Un'altra corrente di opinione pubblica sotto forma di associazione di cittadini sta alzando la voce in questi momenti critici. Un ampio gruppo di noti personaggi pubblici, intellettuali, businessman, accademici, raccolti insieme nel Movimento di cittadini per la Macedonia, criticano la strategia del governo e supportano l'idea del referendum. Il Movimento è guidato da Gordana Siljanovska - Davkova, professoressa alla Facoltà di Legge e esperta sui temi del governo locale. Il Movimento ha preso inizio da un potente think tank, "Evrobalkan", lavorando principalmente sulla riforma della pubblica amministrazione e sull'integrazione europea, e da uno dei più noti uomini d'affari della Macedonia, Trifun Kostovski anch'egli parlamentare. Il Movimento raggruppa insieme diverse persone che sono state più o meno e in un modo o nell'altro, impegnati, alcuni lo sono ancora, in politica, sicché i rappresentanti di governo li accusano di sfruttare la situazione per approfittarne politicamente. Il Movimento appena consolidatosi agisce principalmente attraverso dichiarazioni pubbliche e lettere aperte ai rappresentanti del governo e del parlamento appoggiando l'idea del referendum.

Un'altra ONG che ha preso posizione nella bufera politica è l'Helsinki Committee macedone. Hanno pubblicato un cauto comunicato stampa in disaccordo con le azioni del governo, ma osservando con attenzione di non apparire come aderenti ad alcun partito. "la decentralizzazione dovrebbe partire e finire con un'attiva partecipazione dei cittadini... le autorità competenti dovrebbero prendere in considerazione gli interessi opposti dei cittadini e riesaminare ancora una volta i criteri per le definizioni territoriali".

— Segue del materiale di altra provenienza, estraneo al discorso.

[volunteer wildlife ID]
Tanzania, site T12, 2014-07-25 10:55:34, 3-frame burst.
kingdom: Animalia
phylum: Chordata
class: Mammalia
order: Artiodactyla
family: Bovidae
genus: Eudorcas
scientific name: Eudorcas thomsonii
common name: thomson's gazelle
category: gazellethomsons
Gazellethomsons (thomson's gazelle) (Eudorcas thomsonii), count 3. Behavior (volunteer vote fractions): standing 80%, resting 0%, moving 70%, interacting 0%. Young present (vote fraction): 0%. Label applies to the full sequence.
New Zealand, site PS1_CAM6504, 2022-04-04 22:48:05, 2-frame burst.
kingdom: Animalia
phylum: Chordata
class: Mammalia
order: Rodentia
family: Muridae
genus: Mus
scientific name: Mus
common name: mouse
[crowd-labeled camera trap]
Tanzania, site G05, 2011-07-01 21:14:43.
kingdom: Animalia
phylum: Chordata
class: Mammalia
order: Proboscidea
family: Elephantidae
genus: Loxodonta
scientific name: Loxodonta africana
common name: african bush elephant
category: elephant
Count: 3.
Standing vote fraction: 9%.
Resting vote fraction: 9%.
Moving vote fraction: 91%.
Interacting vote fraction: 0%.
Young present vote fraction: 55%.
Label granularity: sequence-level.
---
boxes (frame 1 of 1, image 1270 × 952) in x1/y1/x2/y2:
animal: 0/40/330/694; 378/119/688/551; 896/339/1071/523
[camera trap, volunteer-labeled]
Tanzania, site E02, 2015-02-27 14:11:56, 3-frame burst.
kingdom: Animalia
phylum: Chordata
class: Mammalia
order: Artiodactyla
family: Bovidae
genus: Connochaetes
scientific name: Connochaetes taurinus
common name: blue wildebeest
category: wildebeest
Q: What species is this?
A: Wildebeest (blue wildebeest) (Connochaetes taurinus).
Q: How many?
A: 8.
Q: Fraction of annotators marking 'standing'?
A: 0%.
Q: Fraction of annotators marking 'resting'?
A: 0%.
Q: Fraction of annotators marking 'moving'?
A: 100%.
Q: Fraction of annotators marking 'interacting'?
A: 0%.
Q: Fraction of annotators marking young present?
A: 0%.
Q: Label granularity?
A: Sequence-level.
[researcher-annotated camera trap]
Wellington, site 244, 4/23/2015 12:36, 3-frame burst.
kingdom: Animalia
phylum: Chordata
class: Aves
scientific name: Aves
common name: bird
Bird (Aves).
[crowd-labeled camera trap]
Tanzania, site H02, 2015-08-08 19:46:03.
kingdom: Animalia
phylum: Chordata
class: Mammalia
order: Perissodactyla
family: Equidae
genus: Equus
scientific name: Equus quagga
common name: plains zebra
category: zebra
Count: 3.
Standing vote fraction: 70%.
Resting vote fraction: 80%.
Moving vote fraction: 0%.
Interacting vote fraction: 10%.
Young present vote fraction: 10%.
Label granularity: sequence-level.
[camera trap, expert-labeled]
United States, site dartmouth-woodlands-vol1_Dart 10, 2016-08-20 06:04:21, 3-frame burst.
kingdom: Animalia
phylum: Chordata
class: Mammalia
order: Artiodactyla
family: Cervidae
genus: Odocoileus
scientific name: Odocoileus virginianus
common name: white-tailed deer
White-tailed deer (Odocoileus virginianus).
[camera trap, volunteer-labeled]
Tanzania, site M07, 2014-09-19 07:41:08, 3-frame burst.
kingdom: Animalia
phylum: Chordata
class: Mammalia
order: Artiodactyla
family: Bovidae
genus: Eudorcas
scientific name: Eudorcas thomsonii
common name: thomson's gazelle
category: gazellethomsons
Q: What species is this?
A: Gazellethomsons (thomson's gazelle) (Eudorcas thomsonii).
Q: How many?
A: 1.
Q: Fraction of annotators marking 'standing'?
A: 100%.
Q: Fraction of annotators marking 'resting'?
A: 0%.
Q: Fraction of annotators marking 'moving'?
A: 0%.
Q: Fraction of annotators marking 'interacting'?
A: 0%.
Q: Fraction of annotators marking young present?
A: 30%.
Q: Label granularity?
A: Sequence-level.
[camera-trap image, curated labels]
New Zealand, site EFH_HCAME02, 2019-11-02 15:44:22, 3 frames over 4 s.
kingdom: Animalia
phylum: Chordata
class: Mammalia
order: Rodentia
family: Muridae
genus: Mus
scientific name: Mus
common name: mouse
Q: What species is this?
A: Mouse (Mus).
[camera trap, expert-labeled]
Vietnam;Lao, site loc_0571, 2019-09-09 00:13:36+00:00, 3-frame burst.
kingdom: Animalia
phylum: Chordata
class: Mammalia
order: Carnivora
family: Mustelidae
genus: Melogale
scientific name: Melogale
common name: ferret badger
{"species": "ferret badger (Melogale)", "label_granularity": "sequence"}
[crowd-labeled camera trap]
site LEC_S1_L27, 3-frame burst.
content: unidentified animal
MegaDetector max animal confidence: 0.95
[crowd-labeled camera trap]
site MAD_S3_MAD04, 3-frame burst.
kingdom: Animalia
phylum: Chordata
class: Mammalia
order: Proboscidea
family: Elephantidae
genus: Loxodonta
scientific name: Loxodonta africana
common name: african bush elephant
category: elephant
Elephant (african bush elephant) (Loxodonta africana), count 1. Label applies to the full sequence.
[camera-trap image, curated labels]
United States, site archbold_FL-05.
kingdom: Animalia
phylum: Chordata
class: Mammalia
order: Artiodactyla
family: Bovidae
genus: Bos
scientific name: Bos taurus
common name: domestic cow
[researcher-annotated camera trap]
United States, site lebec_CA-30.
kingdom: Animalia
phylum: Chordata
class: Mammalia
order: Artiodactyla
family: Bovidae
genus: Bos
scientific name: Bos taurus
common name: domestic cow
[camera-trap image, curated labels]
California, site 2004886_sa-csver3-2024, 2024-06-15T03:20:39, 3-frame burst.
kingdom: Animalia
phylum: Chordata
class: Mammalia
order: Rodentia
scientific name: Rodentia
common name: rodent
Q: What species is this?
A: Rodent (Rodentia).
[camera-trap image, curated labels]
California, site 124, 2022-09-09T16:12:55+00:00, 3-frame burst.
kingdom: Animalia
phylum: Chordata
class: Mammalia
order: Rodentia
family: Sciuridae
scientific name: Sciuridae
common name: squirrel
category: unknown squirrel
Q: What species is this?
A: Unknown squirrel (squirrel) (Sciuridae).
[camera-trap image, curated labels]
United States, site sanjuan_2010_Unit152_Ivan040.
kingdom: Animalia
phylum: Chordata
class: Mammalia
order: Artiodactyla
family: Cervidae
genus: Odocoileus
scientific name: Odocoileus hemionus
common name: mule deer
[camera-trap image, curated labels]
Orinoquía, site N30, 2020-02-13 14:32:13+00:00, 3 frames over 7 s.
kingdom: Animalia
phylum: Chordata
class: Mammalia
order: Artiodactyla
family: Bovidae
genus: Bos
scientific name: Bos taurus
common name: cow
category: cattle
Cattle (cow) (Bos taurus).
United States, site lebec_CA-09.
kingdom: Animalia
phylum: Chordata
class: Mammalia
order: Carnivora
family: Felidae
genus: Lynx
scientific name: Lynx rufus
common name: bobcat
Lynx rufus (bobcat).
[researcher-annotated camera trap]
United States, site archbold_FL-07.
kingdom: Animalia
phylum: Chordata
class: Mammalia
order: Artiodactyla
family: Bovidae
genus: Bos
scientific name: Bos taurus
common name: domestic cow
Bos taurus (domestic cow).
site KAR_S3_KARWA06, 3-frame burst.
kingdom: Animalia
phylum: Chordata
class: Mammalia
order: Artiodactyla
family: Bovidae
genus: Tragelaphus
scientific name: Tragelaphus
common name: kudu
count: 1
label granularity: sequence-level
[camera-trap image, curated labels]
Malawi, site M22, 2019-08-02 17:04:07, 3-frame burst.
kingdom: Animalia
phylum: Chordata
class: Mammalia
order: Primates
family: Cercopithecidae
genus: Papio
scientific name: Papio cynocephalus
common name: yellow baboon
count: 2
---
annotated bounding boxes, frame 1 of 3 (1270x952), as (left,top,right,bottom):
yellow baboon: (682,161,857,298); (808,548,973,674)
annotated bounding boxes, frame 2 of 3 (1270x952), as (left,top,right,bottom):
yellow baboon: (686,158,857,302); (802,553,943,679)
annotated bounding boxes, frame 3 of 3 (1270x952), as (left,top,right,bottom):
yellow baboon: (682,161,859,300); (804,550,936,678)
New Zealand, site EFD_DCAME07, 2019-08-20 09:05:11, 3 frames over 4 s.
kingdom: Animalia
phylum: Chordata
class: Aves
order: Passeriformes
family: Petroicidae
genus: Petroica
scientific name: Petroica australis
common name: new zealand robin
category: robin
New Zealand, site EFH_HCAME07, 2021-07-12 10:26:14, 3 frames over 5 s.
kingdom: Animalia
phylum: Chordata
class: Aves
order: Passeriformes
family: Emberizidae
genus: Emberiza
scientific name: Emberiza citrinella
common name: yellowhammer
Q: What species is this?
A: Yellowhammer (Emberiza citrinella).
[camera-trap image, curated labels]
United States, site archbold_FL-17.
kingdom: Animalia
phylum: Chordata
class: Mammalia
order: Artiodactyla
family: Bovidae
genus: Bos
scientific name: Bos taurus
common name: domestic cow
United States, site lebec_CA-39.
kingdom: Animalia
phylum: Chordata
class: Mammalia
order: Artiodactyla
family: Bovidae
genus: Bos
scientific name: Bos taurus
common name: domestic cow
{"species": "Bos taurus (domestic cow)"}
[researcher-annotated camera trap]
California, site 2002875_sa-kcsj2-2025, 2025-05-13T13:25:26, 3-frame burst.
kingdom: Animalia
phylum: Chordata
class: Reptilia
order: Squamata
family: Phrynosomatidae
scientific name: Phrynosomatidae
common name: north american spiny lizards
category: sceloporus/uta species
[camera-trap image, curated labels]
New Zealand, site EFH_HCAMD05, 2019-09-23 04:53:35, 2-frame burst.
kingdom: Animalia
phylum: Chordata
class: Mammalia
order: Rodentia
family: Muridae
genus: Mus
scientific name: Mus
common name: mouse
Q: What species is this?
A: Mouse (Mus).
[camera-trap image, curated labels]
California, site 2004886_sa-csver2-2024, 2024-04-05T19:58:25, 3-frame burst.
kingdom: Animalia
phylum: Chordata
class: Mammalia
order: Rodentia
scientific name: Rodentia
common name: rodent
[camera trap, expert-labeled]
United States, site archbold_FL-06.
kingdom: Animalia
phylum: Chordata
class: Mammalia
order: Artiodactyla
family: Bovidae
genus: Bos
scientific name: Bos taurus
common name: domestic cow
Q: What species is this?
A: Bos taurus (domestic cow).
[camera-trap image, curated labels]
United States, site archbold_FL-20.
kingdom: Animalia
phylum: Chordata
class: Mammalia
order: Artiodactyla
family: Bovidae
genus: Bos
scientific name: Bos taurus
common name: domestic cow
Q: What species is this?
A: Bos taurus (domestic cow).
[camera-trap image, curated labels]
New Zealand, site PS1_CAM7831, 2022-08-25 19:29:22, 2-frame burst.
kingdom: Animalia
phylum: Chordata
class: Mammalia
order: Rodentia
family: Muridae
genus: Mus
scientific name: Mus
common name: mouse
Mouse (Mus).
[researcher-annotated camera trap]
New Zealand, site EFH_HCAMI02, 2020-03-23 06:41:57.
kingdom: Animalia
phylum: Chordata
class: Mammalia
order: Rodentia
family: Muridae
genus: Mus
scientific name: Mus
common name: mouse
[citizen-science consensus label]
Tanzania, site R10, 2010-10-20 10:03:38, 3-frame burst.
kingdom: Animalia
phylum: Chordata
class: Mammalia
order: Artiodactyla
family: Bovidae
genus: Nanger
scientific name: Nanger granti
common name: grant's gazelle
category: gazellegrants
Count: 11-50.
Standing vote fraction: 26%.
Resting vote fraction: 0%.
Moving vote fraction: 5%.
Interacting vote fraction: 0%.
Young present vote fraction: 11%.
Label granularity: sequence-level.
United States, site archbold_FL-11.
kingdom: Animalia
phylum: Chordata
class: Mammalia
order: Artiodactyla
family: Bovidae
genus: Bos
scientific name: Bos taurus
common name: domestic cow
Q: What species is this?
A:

Infine, alcune delle ONG più diffuse in Macedonia per diversi intenti di azione e affiliazioni culturali si sono schierati dietro un comune comunicato stampa, invocando la fine della polarizzazione etnica e politica sulla organizzazione territoriale del Paese. Il Macedonian Centre for International Cooperation, la First Children's Embassy (Prima ambasciata dei bambini) - Medjashi, l'Open Society Institute, ADI, e molte altre ONG hanno firmato la dichiarazione che sostiene sia l'uso delle lingue di minoranza che il processo di decentralizzazione, ma allo stesso tempo critica l'inadeguatezza degli sforzi del governo per raggiungere ciò, definendoli non trasparenti e insensibili all'opinione pubblica.

Se la peggiore crisi politica dal conflitto armato dovesse continuare, è necessaria mantenere una certa prudenza per superare una situazione che aggrava la divisione etnica. Alcune delle ONG macedoni hanno mostrato di averne molta. Molte di loro sono motivate e meglio organizzate, per poter esporre a voce calma le loro ragioni e per evitare una nuova ondata di isteria pubblica che potrebbe condurci ancora una volta nella spirale della follia nazionalista.